1963 - Met Dorothy Hood who I knew as Mrs. Maidana, because she was married to a Bolivian conductor. She lived next door to Helen. We became life-long friends. She wrote me an amazing letter after the fire in Chicago at Zola Lieberman gallery.
First place in oil painting for a shrimp boat I painted in Seabrook, at the Texas State Fair in Dallas. Met my first critic behind us, when the family went up to see the work. She said, “the people that judge the art were the same ones that judged the pickles”.
I saw a show of Robert Rauschenberg & Tingly (sp.) in original Contemporary Art Museum in a frame warehouse on the East side of downtown. (It could have been two different shows).
1967 - Met Julian Schnabel while surfing in S. Padre Island. We became life-long friends
1968 - Started U of H on a scholarship. I was accepted at Pratt, but my parents didn’t like the idea. Met Dick Wray, Jack Boynton, Richard Stout, others.
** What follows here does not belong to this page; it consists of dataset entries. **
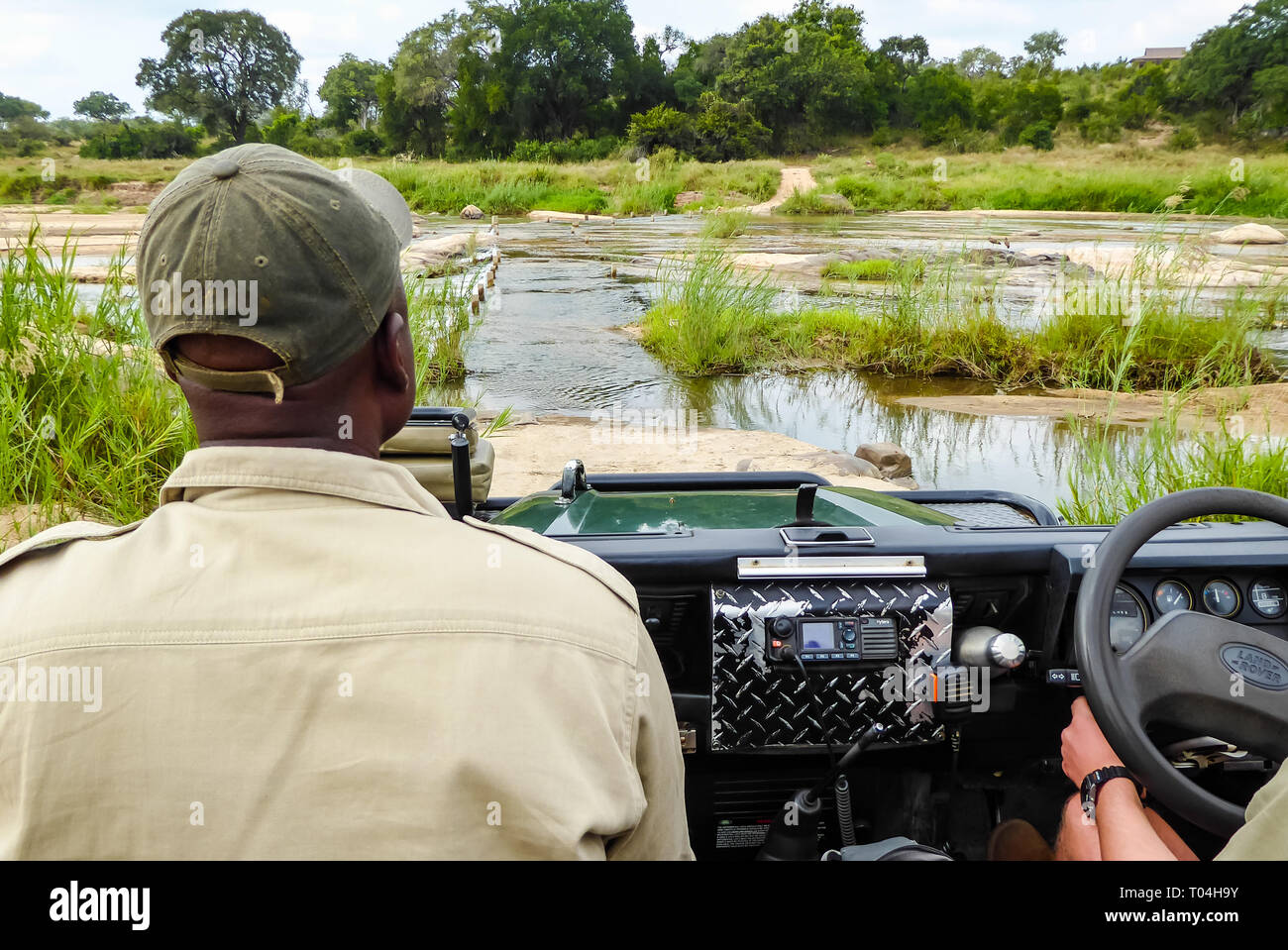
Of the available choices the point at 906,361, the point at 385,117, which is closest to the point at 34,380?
the point at 906,361

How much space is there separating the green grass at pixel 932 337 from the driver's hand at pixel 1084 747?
24.9 feet

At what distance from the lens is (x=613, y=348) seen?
36.1 feet

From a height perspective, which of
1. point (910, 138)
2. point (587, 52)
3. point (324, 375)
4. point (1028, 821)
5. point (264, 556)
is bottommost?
point (1028, 821)

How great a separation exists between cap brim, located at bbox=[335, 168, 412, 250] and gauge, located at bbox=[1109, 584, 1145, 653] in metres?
1.55

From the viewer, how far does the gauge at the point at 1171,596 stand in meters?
1.94

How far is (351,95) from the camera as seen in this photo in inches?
2517

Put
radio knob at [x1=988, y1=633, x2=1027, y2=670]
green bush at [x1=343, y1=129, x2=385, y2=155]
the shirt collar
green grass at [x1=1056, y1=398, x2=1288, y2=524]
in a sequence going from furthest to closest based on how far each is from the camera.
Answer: green bush at [x1=343, y1=129, x2=385, y2=155] < green grass at [x1=1056, y1=398, x2=1288, y2=524] < radio knob at [x1=988, y1=633, x2=1027, y2=670] < the shirt collar

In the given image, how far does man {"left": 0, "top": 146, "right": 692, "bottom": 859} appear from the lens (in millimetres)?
890

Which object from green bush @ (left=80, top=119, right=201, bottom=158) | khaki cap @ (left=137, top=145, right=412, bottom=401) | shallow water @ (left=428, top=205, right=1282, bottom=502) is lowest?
shallow water @ (left=428, top=205, right=1282, bottom=502)

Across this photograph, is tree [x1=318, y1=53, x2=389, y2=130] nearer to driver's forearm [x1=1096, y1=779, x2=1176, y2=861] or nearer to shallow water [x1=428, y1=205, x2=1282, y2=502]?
shallow water [x1=428, y1=205, x2=1282, y2=502]

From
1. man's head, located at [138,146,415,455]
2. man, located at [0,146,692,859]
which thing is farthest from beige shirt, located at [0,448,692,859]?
man's head, located at [138,146,415,455]

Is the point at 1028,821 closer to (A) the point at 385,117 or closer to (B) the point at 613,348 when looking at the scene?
(B) the point at 613,348

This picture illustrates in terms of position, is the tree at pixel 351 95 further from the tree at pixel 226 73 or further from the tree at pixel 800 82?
the tree at pixel 800 82

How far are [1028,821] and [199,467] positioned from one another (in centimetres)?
211
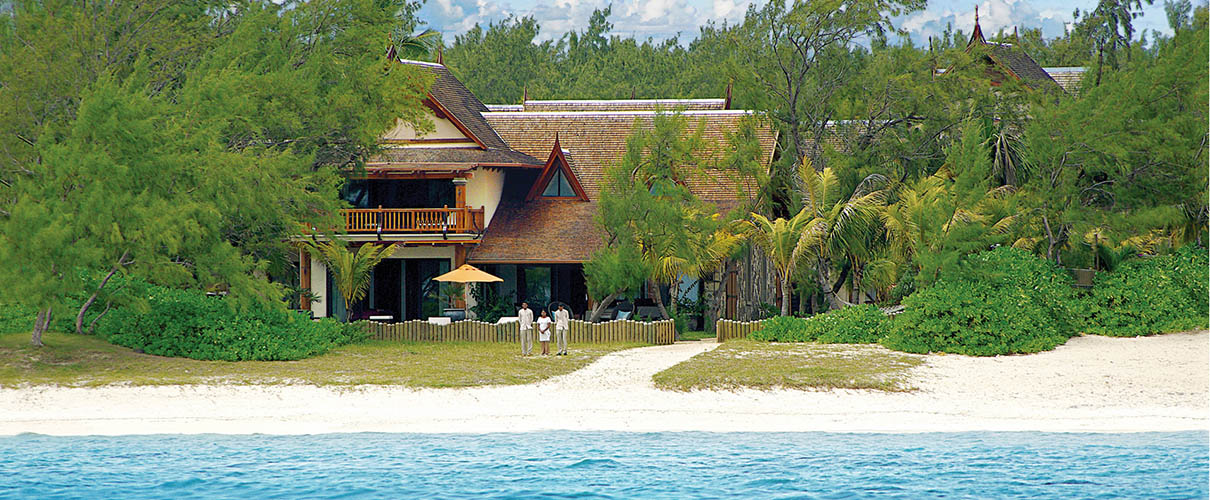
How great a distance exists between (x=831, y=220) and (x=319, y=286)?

Met Jim Love, David McManaway, Roy Fridge, and other artists from Dallas.
1971 - Began showing work at DuBose Gallery. Saw work by Juan Torres Garcia
1976 - First one-person show at DuBose. Picked up by Charles Schorre, David Findley Gallery, Madison & 5th Ave. NY.
1984 - Ship channel studio. First trip to New York as an adult. Saw Primitivism and the 20th. Century at the Modern. On my return I switched from painting to sculpture full time making “masks” and other constructions.
1985 - joined Gene Binder Gallery in Dallas and had studio visit by Lisa Dennison, a curator at the Guggenheim Museum. Later that year, Gene negotiated with Davis/McClain for me to show work in Houston.